An experiment into "free market" economics has provided evidence to the idea that the "free market" is NOT actually salvation for us all, sorry libertarians.
In 2012, Kansas decided to launch a program of massive tax cuts, I guess based on the idea that if people didn't fund their government, everything would turn out great. Nobody said a hypothesis had to be good, right?
Yesterday, the Kansas stage legislature overturned a veto by the governor on a bill to end this horrid experiment. This is based on the fact that, surprise surprise, not getting any tax revenue created a budget shortfall!
Today, the state’s budget hole is $345 million and threatens the foundation of this state, which was supposed to be the setting for a grand economic expansion but now more closely resembles a battleground, with accusations and lawsuits flying over how to get the state’s finances in order.
The yawning deficits were caused by huge tax cuts, championed by Brownback and the Republican-dominated Legislature, that were supposed set the economy roaring. They didn’t.

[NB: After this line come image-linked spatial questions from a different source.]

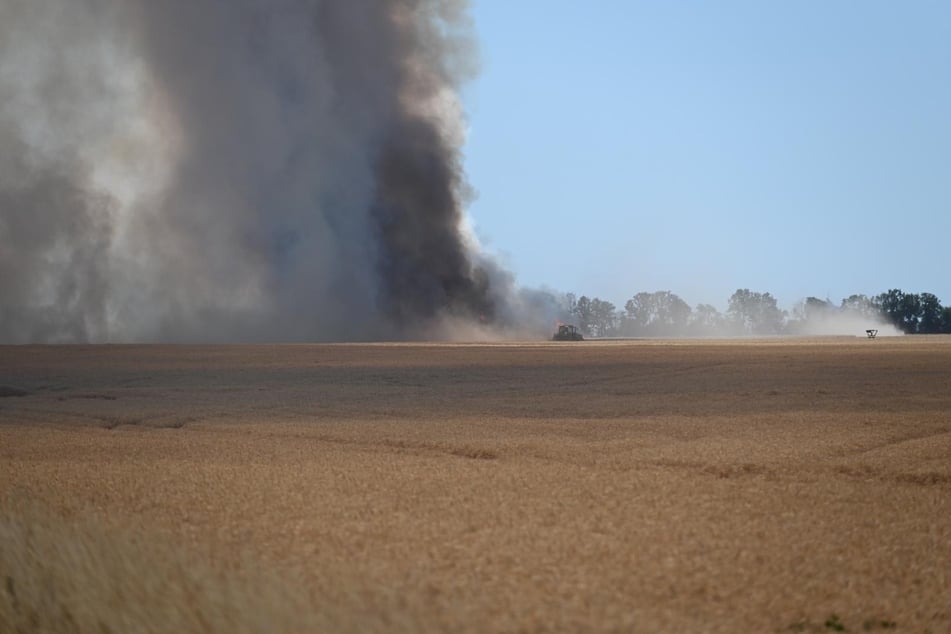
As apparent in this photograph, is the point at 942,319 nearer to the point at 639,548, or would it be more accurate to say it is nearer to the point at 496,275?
the point at 496,275

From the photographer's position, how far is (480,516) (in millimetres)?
7730

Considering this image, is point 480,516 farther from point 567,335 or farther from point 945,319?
point 945,319

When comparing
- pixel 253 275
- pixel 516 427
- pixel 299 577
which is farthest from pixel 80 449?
pixel 253 275

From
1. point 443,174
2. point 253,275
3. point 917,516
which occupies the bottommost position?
point 917,516

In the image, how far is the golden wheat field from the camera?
505 cm

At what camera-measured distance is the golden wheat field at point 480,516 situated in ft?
16.6

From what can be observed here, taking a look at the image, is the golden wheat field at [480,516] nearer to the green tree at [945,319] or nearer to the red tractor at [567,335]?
the red tractor at [567,335]

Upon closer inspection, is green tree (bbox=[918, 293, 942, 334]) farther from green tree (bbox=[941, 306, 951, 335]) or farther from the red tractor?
the red tractor

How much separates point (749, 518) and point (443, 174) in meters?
67.9

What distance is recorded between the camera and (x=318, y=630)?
171 inches

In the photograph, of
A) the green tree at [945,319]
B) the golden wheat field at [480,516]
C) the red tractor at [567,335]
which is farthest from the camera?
the green tree at [945,319]

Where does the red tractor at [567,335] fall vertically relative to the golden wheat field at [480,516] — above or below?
above

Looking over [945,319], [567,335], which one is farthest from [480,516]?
[945,319]

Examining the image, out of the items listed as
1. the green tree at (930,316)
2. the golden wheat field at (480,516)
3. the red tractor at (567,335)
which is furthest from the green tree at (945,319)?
the golden wheat field at (480,516)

Even the Kansas legislature, which is heavily skewed to the far right, has overwhelmingly come to the conclusion that not taxing people is not a good policy. The state attempted to fill the budget gaps by cutting every essential service they could, including education, highway maintenance, and Medicaid. Things only got worse every year. And now it's the most vulnerable people of Kansas who will suffer the consequences.
How many times does reality have to demonstrate that just cutting taxes is a terrible idea that only ever hurts the economy? If you want to have public services, they need to be funded. End of story.